**Page excerpt:**
++++++++++++++++++++

An open rectangle with a semicircle on the top has a total perimeter of 288 inches. Find the radius of the semicircle that will maximize the area of the window.
2006-12-06 10:59:19 · 3 answers · asked by haloplayer_901 1 in Science & Mathematics ➔ Mathematics
Let us denote L to be the length of the window and W be the width. Then, our perimeter will be denoted as follows:
P = (three sides of the rectangle) plus (semicircle)
Getting the three sides of the rectangle is simple:
It's just L + W + L.
Getting the semicircle will just be getting half the circumference of the circle. If you drew a diagram, you'll notice W represents the diameter of the circle. Since circumference equals pi times diameter, and the diameter is W, then half the circumference would be W*pi/2
So
P = L + W + L + W*(pi/2)
P = 2L + (1+pi/2)W
Since we ultimately want the radius, and since we can see that W is equal to the diameter, it turns out W=2r, so we change the equation around
P = 2L + (1+pi/2)(2r)
P = 2L + (2 + pi)r
But P = 288, so
2L + (2 + pi)r = 288
Now, we want to maximize the area of the window, so we need a formula for the area.
A = (area of the rectangle) plus (area of the semicircle)
A = L(2r) + (pi*r^2)/2
A = 2Lr + (1/2)pi*r^2
Now, note that for
2L + (2 + pi)r = 288
We can solve for one variable; let's solve for L.
2L = 288 - (2+pi)r
L = 144 - [(2+pi)/2] r
So now, we plug in L for our area function.
A = 2 [144 - [(2+pi)/2] r] + (1/2)pi*r^2
And this is now our function, which we'll from now on denote as
A(r), since it is now a function of ONE variable.
A(r) = 288 - (2+pi)r + (1/2)pi*r^2
In order to maximize, we must take the derivative and make it zero.
A'(r) = - (2+pi) + pi*r
0 = -2 - pi + pi*r
2 + pi = pi*r
r = (2+pi)/pi
Therefore, r = (2+pi)/pi is the radius of the semicircle that will maximize the area of the window.

++++++++++++++++++++

**Supplied material:**
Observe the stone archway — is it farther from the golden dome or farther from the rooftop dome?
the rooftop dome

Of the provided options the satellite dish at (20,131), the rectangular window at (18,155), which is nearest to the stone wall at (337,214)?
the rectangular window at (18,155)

++++++++++++++++++++

**Task goal:** Transcribe the stretch of the window-area thread from "2L = 288 - (2+pi)r" through "make it zero.".

**Exercise result:**
2L = 288 - (2+pi)r
L = 144 - [(2+pi)/2] r
So now, we plug in L for our area function.
A = 2 [144 - [(2+pi)/2] r] + (1/2)pi*r^2
And this is now our function, which we'll from now on denote as
A(r), since it is now a function of ONE variable.
A(r) = 288 - (2+pi)r + (1/2)pi*r^2
In order to maximize, we must take the derivative and make it zero.